PASSAGE TO READ ▸
3. While commencing litigation is less attractive in times of economic uncertainty, products and services exist that can reduce the financial risk implicit in starting a lawsuit.

The evolving economic climate makes the financial risk associated with litigation that much less attractive, particularly if your business is already struggling. That is why it is important to be aware of products and services that can reduce, and even eliminate, this financial risk.

  • Contingency fees, after the event (ATE) insurance, and litigation funding
  • A variety of products and services exist to reduce or even remove certain of the financial risks inherent in a claim for damages.

    Alternative fee structures can be negotiated with your lawyer, including structures where the lawyer is paid out of the proceeds of any settlement or judgment. Commonly called a contingency fee, this kind of arrangement can take a variety of forms and typically sees the lawyer receive a negotiated percentage of the damages recovered.

    ATE insurance can be purchased. It is a legal expenses insurance policy that protects the plaintiff against the risk of paying the defendant's legal costs, and may also be extended to cover the plaintiff's own disbursements, such as expert fees, upon an unsuccessful outcome.

    Litigation funding can also be sought. Litigation funding (also called litigation finance) is the term used to describe the financing of lawsuits using capital raised by litigation funds for this purpose. Such funds are typically looking to finance all or part of the legal fees and costs associated with a lawsuit.

LISTED ENTRIES ▸
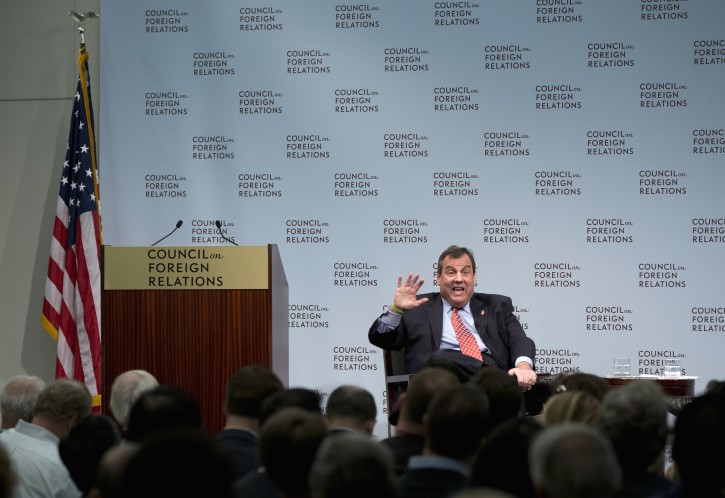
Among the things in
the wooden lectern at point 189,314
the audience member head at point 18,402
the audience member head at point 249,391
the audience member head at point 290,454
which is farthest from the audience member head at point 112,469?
the wooden lectern at point 189,314

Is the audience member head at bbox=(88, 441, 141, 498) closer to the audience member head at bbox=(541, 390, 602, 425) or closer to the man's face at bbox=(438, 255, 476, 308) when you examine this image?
the audience member head at bbox=(541, 390, 602, 425)

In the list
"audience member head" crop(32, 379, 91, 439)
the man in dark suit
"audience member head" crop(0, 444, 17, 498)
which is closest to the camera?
"audience member head" crop(0, 444, 17, 498)

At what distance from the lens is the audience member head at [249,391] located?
3273 mm

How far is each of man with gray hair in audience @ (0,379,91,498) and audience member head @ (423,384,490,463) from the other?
4.84 feet

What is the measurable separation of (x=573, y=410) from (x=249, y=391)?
3.62 ft

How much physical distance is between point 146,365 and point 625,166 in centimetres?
373

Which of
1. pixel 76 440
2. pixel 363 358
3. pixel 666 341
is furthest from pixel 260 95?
pixel 76 440

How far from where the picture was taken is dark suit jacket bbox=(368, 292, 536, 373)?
5.71 metres

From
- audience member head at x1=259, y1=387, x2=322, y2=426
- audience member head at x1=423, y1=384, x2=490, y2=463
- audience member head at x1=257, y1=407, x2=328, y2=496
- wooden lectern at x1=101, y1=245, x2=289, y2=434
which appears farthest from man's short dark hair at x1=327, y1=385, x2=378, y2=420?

TASK STATEMENT ▸
Please quote the passage on litigation risk, starting at "3. While commencing" and ending at "this financial risk.". The records aren't needed here.

RESPONSE AREA ▸
3. While commencing litigation is less attractive in times of economic uncertainty, products and services exist that can reduce the financial risk implicit in starting a lawsuit.

The evolving economic climate makes the financial risk associated with litigation that much less attractive, particularly if your business is already struggling. That is why it is important to be aware of products and services that can reduce, and even eliminate, this financial risk.